Although Type 1A come from exploding white dwarfs, Type 2A supernovas signal the dramatic deaths of much more
massive stars. When massive stars exhaust their hydrogen fuel, they have the raw power to start fusing other elements.
The ashes of one reaction become the fuel for the next reaction. This creates a layered star of heavier elements.
Eventually, as fusion continues, the massive star builds up a core of ____________. This becomes unstable and
eventually collapses. The collapse is violent and for a moment the core rebounds and kicks off one of the most massive
explosions since the big bang. Scientists believe these explosions are the source of the heavy elements that make up
everything around us. As material from these explosions spread out, it became the material of planets, moons, stars
and even the material in your body.
While the explosion of a Type 2 supernova showers the universe with heavy elements, the core is left intact. It is
gravity’s job to destroy this core but to do that, it has to overcome the electron degeneracy pressure. Gravity combines
the protons and electrons and turns them into neutrons. This allows the system to collapse further except neutrons
don’t like each other either and you end up with something more dense called a _______________ star. These can be a
small as 10 miles across. These are extremely dense: one teaspoon of this would weigh a billion tons. They also spin at
an incredibly high rate and have a high magnetic field. This forces a bunch of charged particles to go along the axis of
the field and they give off a focused beam of light. This star with a shining beam of light is called a ________________.

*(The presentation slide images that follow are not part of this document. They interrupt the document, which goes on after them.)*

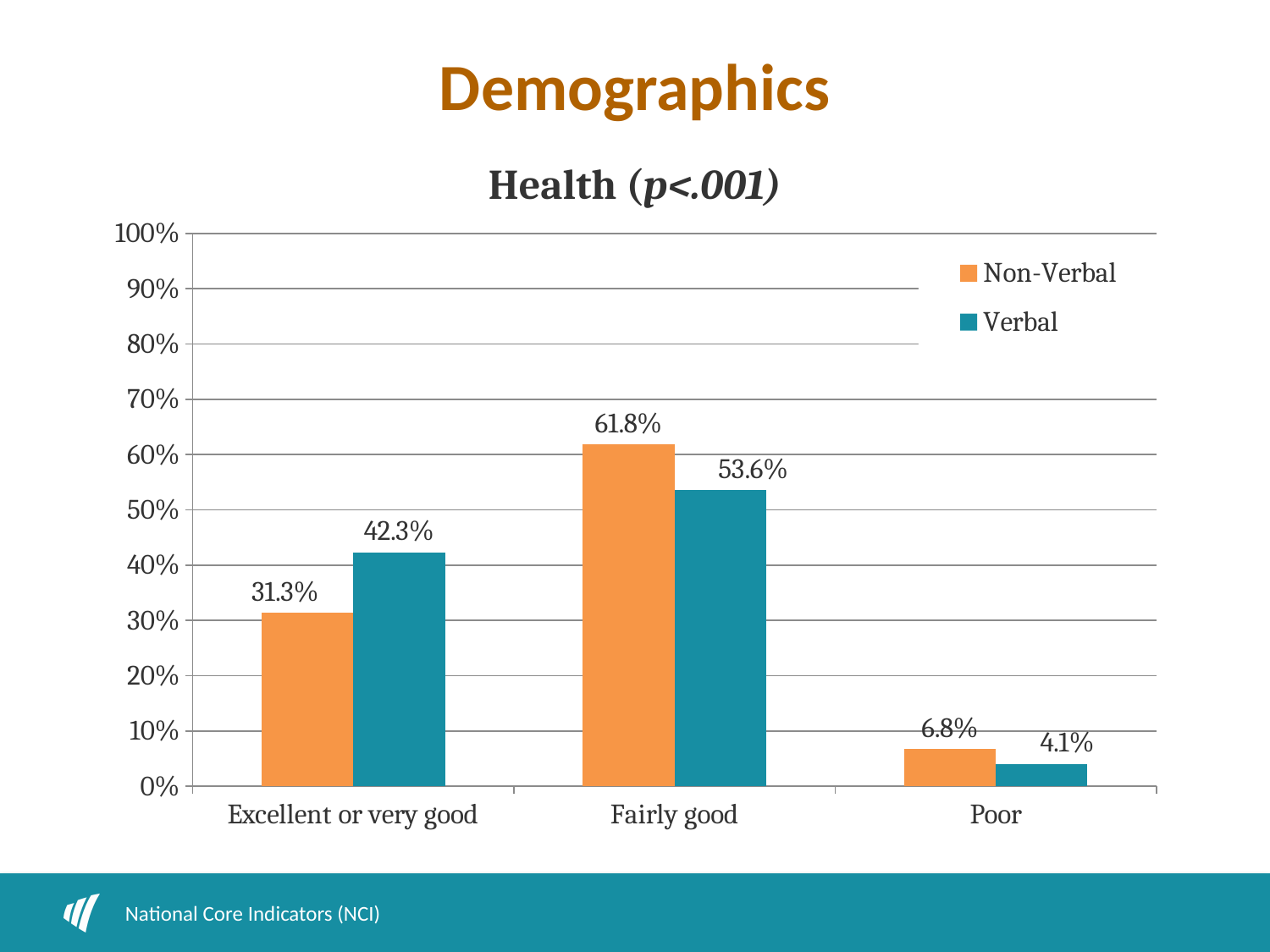
What is the Verbal value for Poor? 4.1% How many series does the legend list? 2 What is the difference between the Verbal and Non-Verbal values for Excellent or very good? 11.0% Which category has the highest Non-Verbal value? Fairly good What kind of chart is shown on the slide? Bar chart What is the difference between the Non-Verbal and Verbal values for Fairly good? 8.2% Is the Non-Verbal value for Excellent or very good greater or less than 40%? less For Poor, which series has the larger value, Non-Verbal or Verbal? Non-Verbal How many categories are shown on the x axis? 3 What is the Verbal value for Excellent or very good? 42.3% Which category has the lowest Verbal value? Poor What is the Non-Verbal value for Fairly good? 61.8%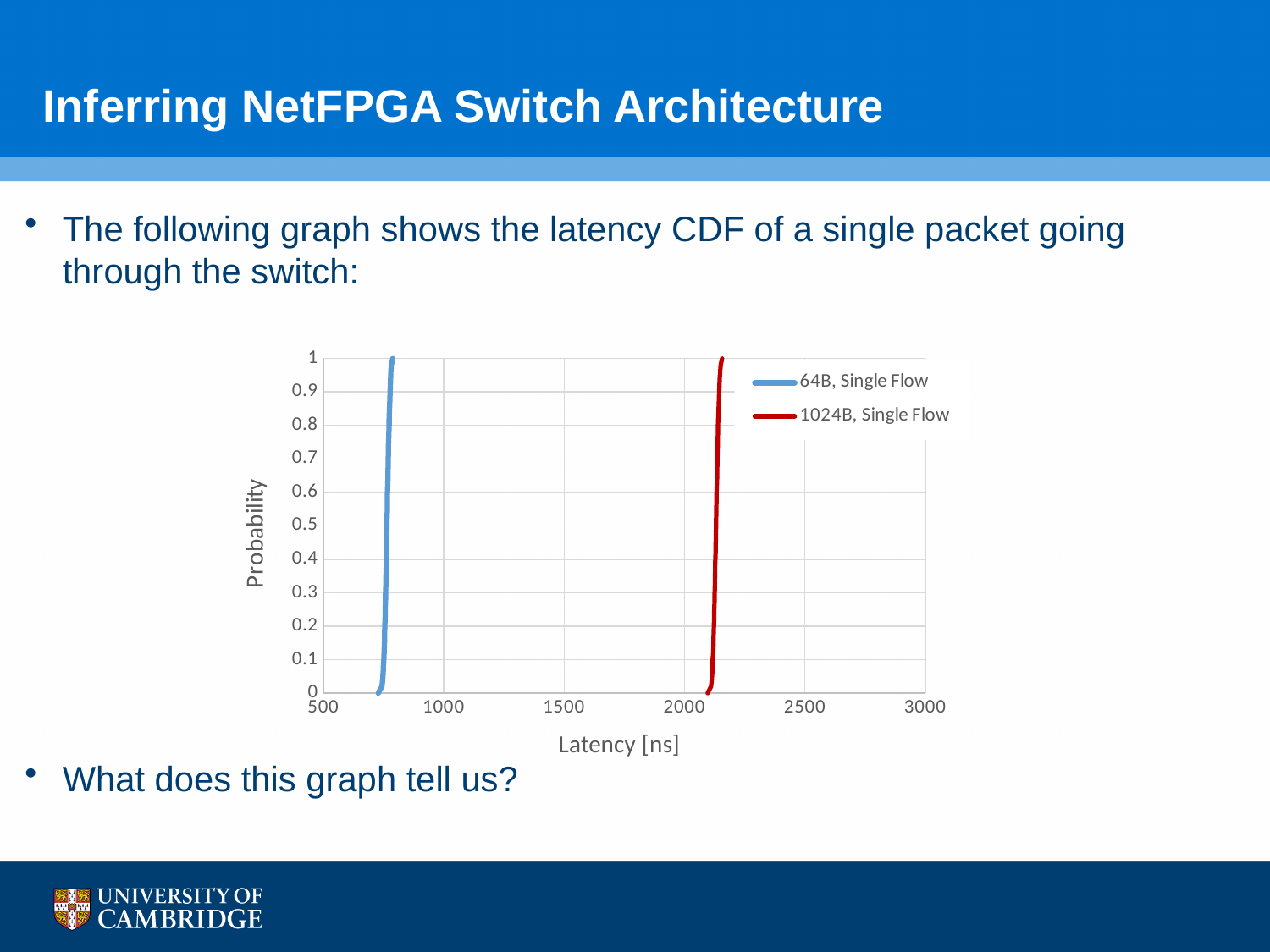
Is the latency of the 1024B, Single Flow series greater or less than 2000 ns? greater Which series has the higher latency, 64B Single Flow or 1024B Single Flow? 1024B, Single Flow Is the latency of the 64B, Single Flow series greater or less than 1000 ns? less What is the label of the x axis? Latency [ns] Is the latency of the 64B, Single Flow series greater or less than 500 ns? greater Which series is drawn in red? 1024B, Single Flow What kind of chart is shown on the slide? Line chart What is the maximum value shown on the x axis? 3000 How many series does the chart legend list? 2 Does the probability rise or fall as latency increases along each curve? rise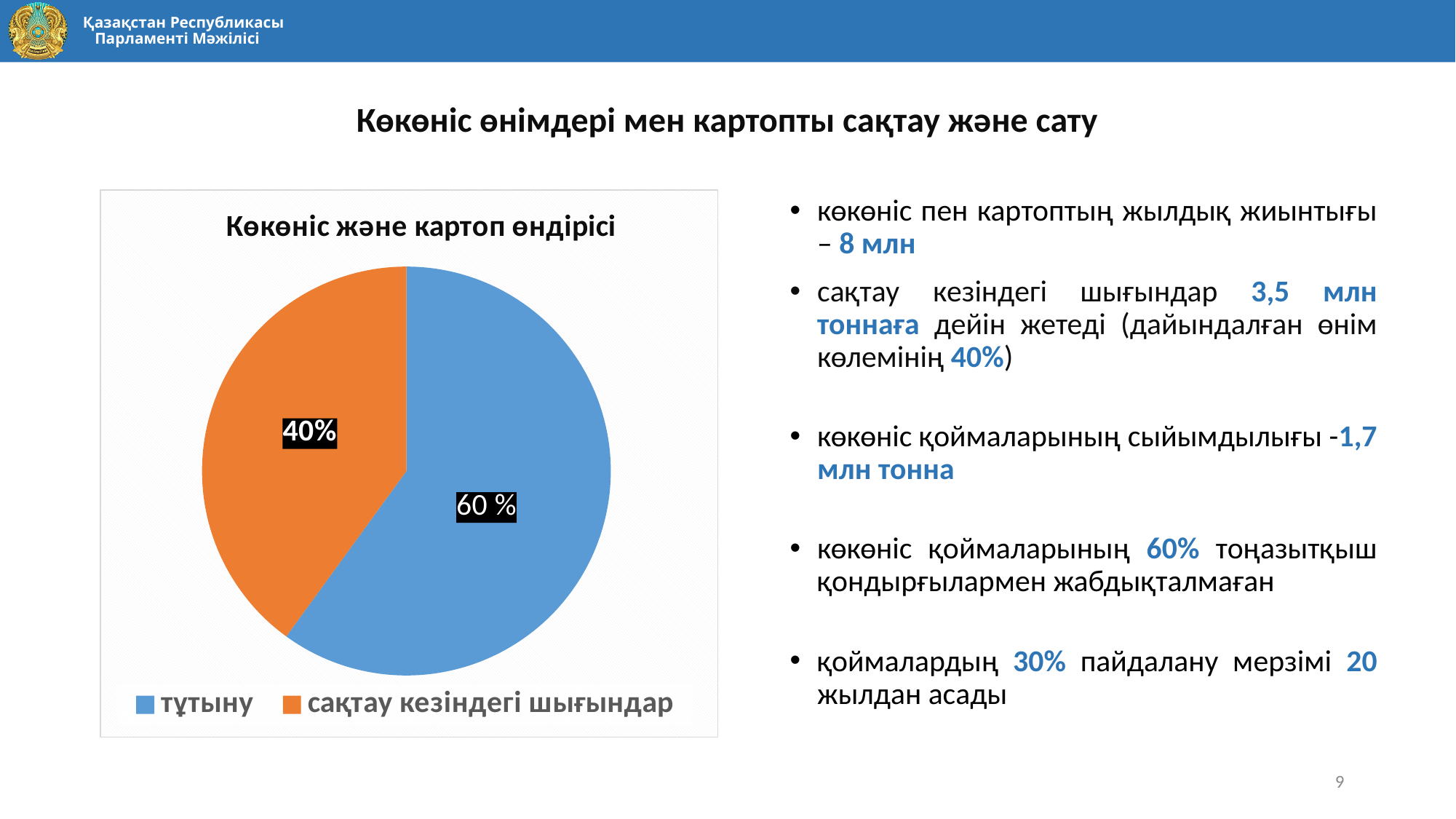
Which is larger, the "тұтыну" slice or the "сақтау кезіндегі шығындар" slice? тұтыну What is the difference in percentage points between the "тұтыну" slice and the "сақтау кезіндегі шығындар" slice? 20 What colour is the "сақтау кезіндегі шығындар" slice? Orange Which slice of the pie chart is the smallest? сақтау кезіндегі шығындар What is the title of the chart? Көкөніс және картоп өндірісі How many entries does the chart legend list? 2 Which slice of the pie chart is the largest? тұтыну What share of the pie does the "тұтыну" slice represent? 60 % How many slices does the pie chart have? 2 What kind of chart is shown on the slide? Pie chart What share of the pie does the "сақтау кезіндегі шығындар" slice represent? 40%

Some stars are so massive that not even a neutron star can hold up under the weight of their collapse and gravity will
crush them even further into an object of infinite density: a ___________________________. This is gravity’s victory
over mass. This collapse creates a region of space where matter is compressed into such a high density that its
gravitational field is inescapable. Not even light can escape it. A common misperception is that they suck up everything
in the universe. This is not true. Only objects that are close to it get sucked in.
Scientists have long suspected that there is another class of supernovas involving even bigger stars and even more
powerful explosions. The collapse so catastrophically that they leave no remnants, not even a black hole. In the fall of
2006, astronomers observed the largest explosion ever witnessed by man. Scientists are still studying the aftermath of
the explosion. They believe that these explosions are the seeds of the next generations of stars that then increase the
likelihood that the next generation will have _________________ that have the ingredients for life itself.

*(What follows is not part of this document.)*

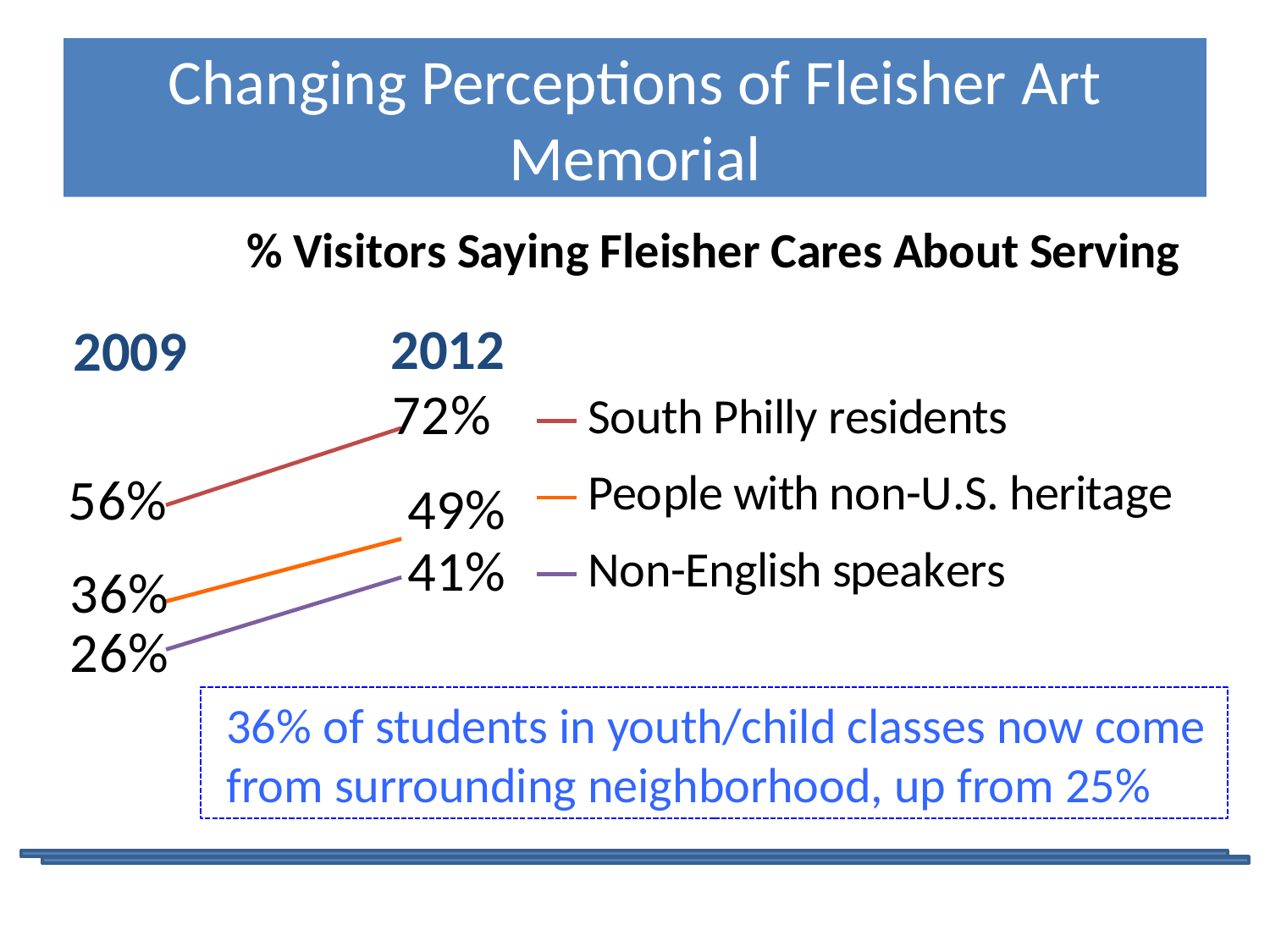
Which series had the highest value in 2012? South Philly residents What was the value for South Philly residents in 2009? 56% By how many percentage points did the value for Non-English speakers change from 2009 to 2012? 15 Which series had the lowest value in 2009? Non-English speakers Do the values for People with non-U.S. heritage rise or fall from 2009 to 2012? rise What was the value for People with non-U.S. heritage in 2012? 49% What is the chart's title? % Visitors Saying Fleisher Cares About Serving What kind of chart is shown on the slide? line chart What was the value for Non-English speakers in 2009? 26% How many series does the legend list? 3 How many years are plotted along the x axis? 2 What was the value for South Philly residents in 2012? 72%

Using computer models, astrophysicists can see what happens when stars collide. The odds of two stars colliding in our
galaxy are quite low. But within a ________________ cluster, stars are packed a million times more densely than
elsewhere in the Milky Way. In these crowded collisions, stars collide on average once every 10,000 years. Large blue
stars known as blue _____________________ are younger than stars should be in this cluster. It is believed they are the
result of collisions of two main sequence stars. In the end, rather than a catastrophe, they form one more massive star.
There are other strange celestial objects that never got a chance to shine. Not quite planets and not quite stars, these
are the ________________ dwarfs. It is basically a failed star. They are very low temperature and emit very low light. It
doesn’t have enough mass to sustain nuclear fusion. Without fusion, they start to act like planets.